The purpose of our study was to prospectively assess Prostate Imaging Reporting and Data System (PI-RADS) version 2 using an MRI-ultrasound fusion biopsy. This study included 295 consecutive patients with 478 lesions who underwent multiparametric MRI and subsequent MRI-ultrasound fusion biopsy between December 2014 and September 2016. Lesions were assessed by using an overall score of PI-RADS version 2. One radiologist assessed the presence or absence of clinically significant prostate cancer in the whole gland and in subgroups of the peripheral zone and transition zone by using cutoff values of ≥ 4 and ≥ 3. Histologic examination of MRI-ultrasound fusion biopsy specimens was used as the reference standard. Sensitivity, specificity, positive predictive value (PPV), negative predictive value (NPV), and accuracy were calculated to assess the utility of PI-RADS version 2 for the diagnosis of clinically significant prostate cancer.
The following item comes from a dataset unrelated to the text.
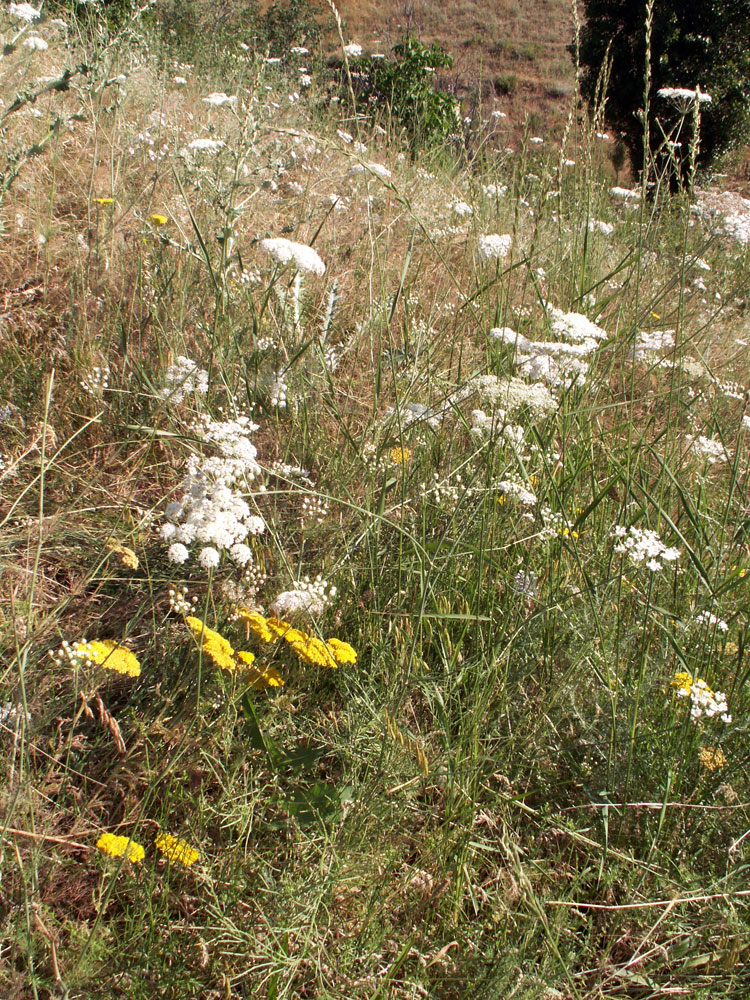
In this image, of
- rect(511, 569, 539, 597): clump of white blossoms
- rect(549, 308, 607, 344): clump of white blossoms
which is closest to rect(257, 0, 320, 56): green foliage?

The overall PI-RADS version 2 scores showed an accuracy of 82.2% (393/478) for the whole gland, with a cutoff value of ≥ 4 granting sensitivity of 90.0% (90/100), specificity of 80.1% (303/378), PPV of 83.3% (90/108), and NPV of 81.8% (303/370). The overall scores showed accuracies of 84.7% (301/355) in the peripheral zone and 74.7% (92/123) in the transition zone. When we applied an arbitrary overall score of ≥ 3, accuracy was 68.6% (328/478), sensitivity was 94.6% (124/131), specificity was 58.7% (204/347), PPV was 51.6% (124/240), and NPV was 85.7% (204/238). PI-RADS version 2 has an overall good performance for the diagnosis of clinically significant prostate cancer.